# walker downriggers?



## anmetcalf (Mar 6, 2006)

just wondering what people opinion on walker downriggers is? and also if you know anything about the electric model know as deeptroller.

thank you


----------



## snaggs (Jul 20, 2005)

anmetcalf said:


> just wondering what people opinion on walker downriggers is? and also if you know anything about the electric model know as deeptroller.
> 
> thank you


....You're much better off with Big Jon...or Cannon....IMHO......yes even if they are a few bucks more....


----------



## tdejong302 (Nov 28, 2004)

I purchased a walker electric with auto stop and it worked great. For an additional $10 I bought the lifeftime warranty too. 

No problems on this end.


----------



## TimT (Feb 16, 2000)

I really like mine. I particularly like the temp sense that I have on one of my riggers (now two, just haven't fished with it yet). The temp sense alone allowed me to see things a bit different and has made me a better fisherman. I also like the low profile of the riggers.

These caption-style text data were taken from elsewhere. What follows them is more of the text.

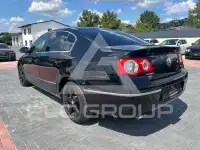 2006 Volkswagen Passat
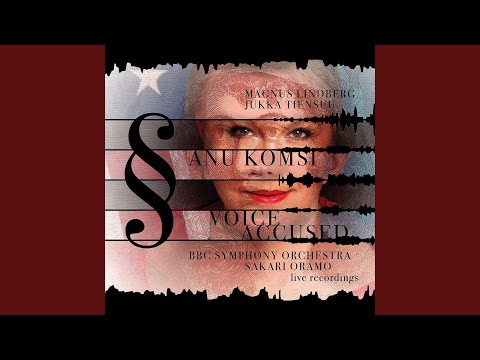 Voice Verser (Live recordings)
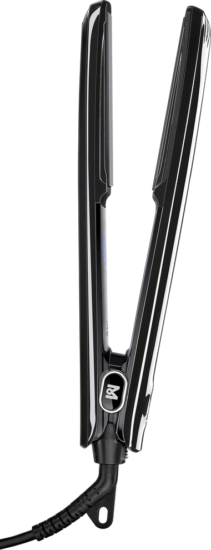 Moser 4466-0051 Ionizáló Hajvasaló Kerámia bevonattal 230°C - Fekete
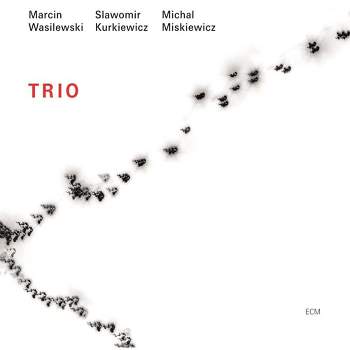 Michal Miskiewicz - Trio (CD)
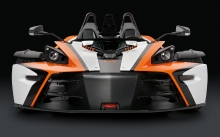 , KTM X-Bow R, , , 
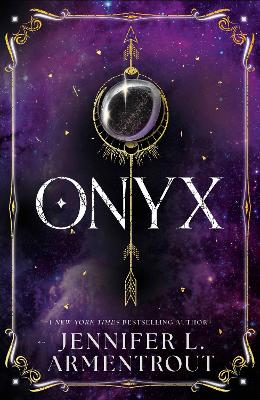 Lux 2: Onyx (Paperback)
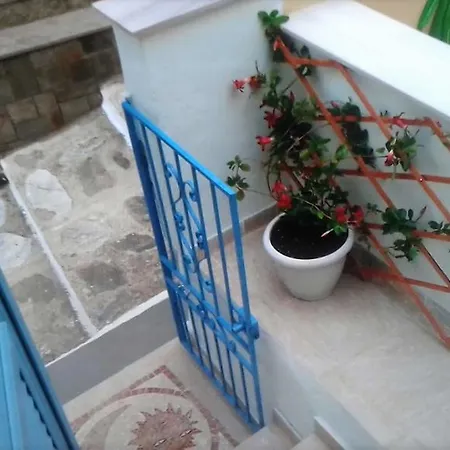 House * Skopelos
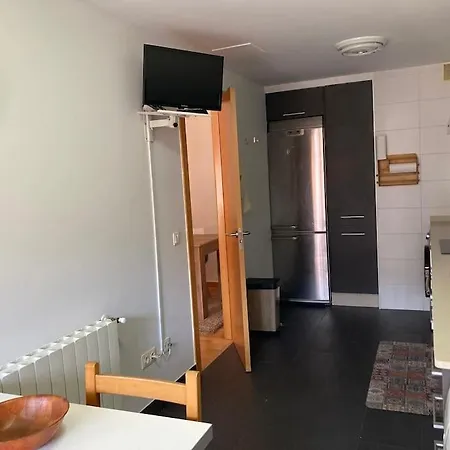 Alojamiento Completo Y Equipado En Apartmán Bueu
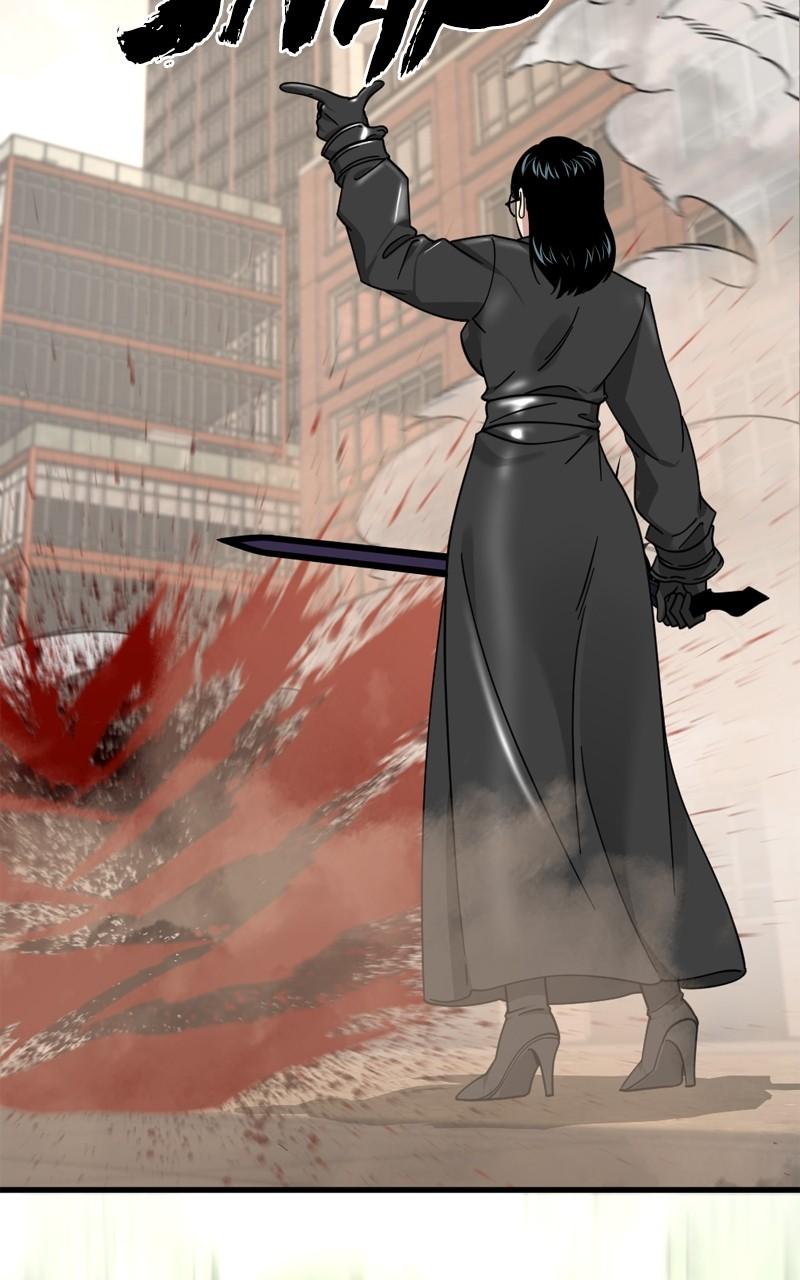 Hero Killer Chap 115 - Next Chap 116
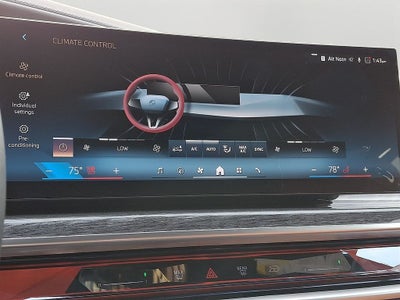 2024 BMW i7 eDrive50 M Sport & Premium Package 2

It's entirely possible that you could rig your boat with any rigger and not be happy if you're buying on other folks opinions alone. Your boat and fishing style should be the biggest considerations. Scotty and Walker extend out parallel with the water. All the others extend out angled above the water. This may affect the way you rig your boat and run with other lines like your dipseys.


Of course, I could be full of crap.


----------



## Beave (Aug 26, 2002)

Downriggers are like cars. Everyone has a brand loyalty and they'll tell you their favorite brand is better than all the other brands. I'm a bit biased since Walker sponsors the summer salmon fishing tournament we I can get site members a bit of a discount on new Walker's, but I've been thrilled with mine.

As Tim mentioned, for $10 or $20/rigger you can buy a lifetime warranty on them. Mine have taken a ton of abuse and still work great.


----------



## WALLDADY (Feb 3, 2002)

I have owned walker elec. downriggers for yrs. used them often and hard . never had a prob. 

Good Luck and Safe Trips .............. Walldady


----------



## adam bomb (Feb 27, 2006)

ive got a walker that starts the retrieve, then stops. i have to shut the switch down for a minute then start again. i think i have a bad bearing or something an its locking up. looks like ill have to send it in. other than that, they work fine. ive always pulled 10 lb balls, anyone pull 12's with theirs?


----------



## Midway97 (Apr 24, 2005)

I've owned Cannon for years and I'm extremely happy with them. I've used Walker Riggers on others boats, and I like them also, fast retrieve and tough. Only thing I don't care for is the up/stop/down switch... Maybe its just something to get used to but I seem to blow through the stop  and end up with a bunch of loose cable:sad: . The Cannon switch operates a little more positive IMHO.


----------



## severus (Feb 8, 2000)

Owned mine for four years and they work fine. Plus, the regional repair shop is located in Allegan if I need something. 

I run 12 lb. balls.


----------